When he joined the Delve team, O’Donovan had “lobbied pretty hard” for orchestration: A formal workflow, he reasoned, would speed onboarding of researchers and reduce technical overhead.

“We explored launching the workflow as an AWS batch and [tried] other options on GCP,” he said. “But tweaking things like memory requirements in AMI or VM specs creates overhead.”

“After reviewing the available options with our Engineering team, including standing up our own Flyte cluster using purely the open source project, we decided that the Union offering was most aligned with our immediate needs and expectations. We met with the Union team several times leading up to the decision and were excited to enter a partnership that included dedicated support and integration of their platform into our existing AWS infrastructure. Throughout the entire process they have been incredibly responsive and insightful, allowing our engineers and scientists to focus more on implementing our core business and clinical logic and less on technical details or overhead relating to our compute cluster.”
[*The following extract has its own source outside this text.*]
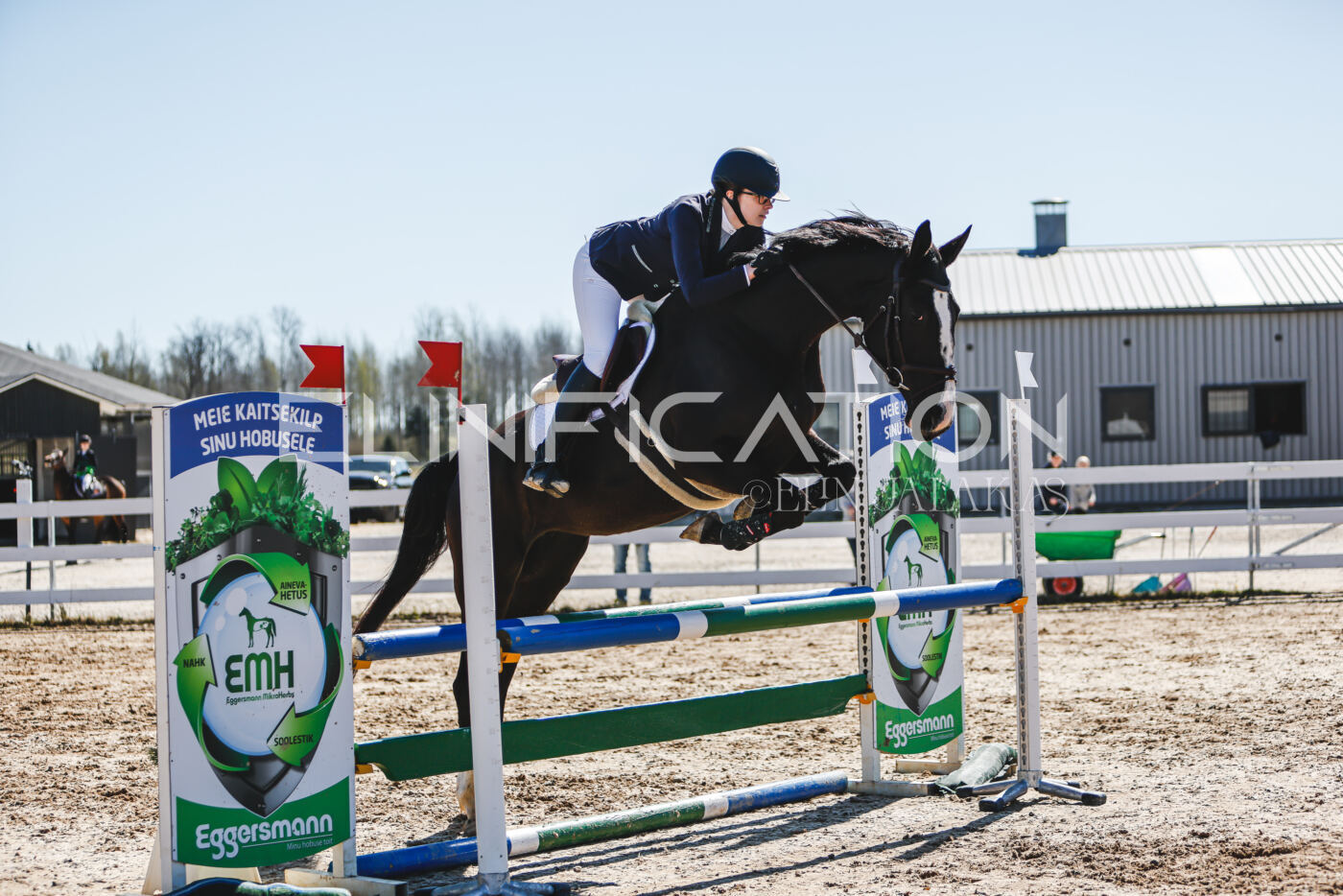 Gramina_Volber_2026_90_0154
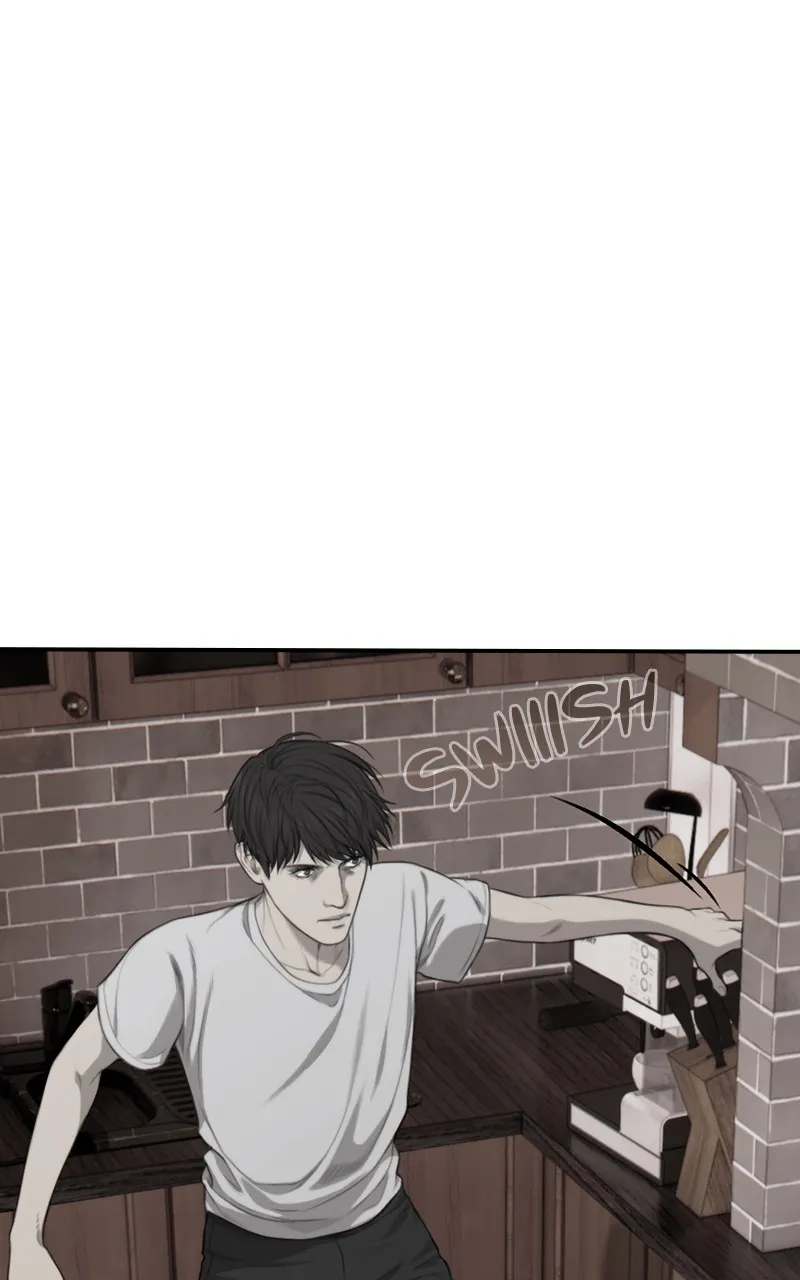 Read WEBTOON at Midnight chapter 8 image 83 on Lezhin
Adopting Union relieved Delve of the task of managing infrastructure and Kubernetes. “I’m not gonna lie: Kubernetes is all nuance. If you did a quick assessment of my Slack exchanges with Union dev engineers that help out, they’re mostly helping us with Kubernetes questions. That takes a huge load off of our engineering department building systems that integrate with medical systems and billing. They don’t need to be managing our ephemeral storage on a node here and there.”

The results

“One of the things that attracted me the most to Union: Its learning curve’s not terribly steep, but the yield curve is incredible,” O’Donovan said. “Once people get the underlying concept, it's incredibly easy and rewarding.”

That ease of use is essential, O’Donovan said, with a team that spans engineers as well as academics with specialized topical knowledge. “I can get a kind of research-to-dev pipeline going where you can show me something in a notebook, if it looks like it’s yielding something interesting, we can spend a few hours to turn that into a Flyte task. And if you do that a few times with a green hire, within a month, they’ll start producing code that they can register on their own. Eventually, dev habits evolve so even early code is almost immediately amenable to execution on our Union cluster.”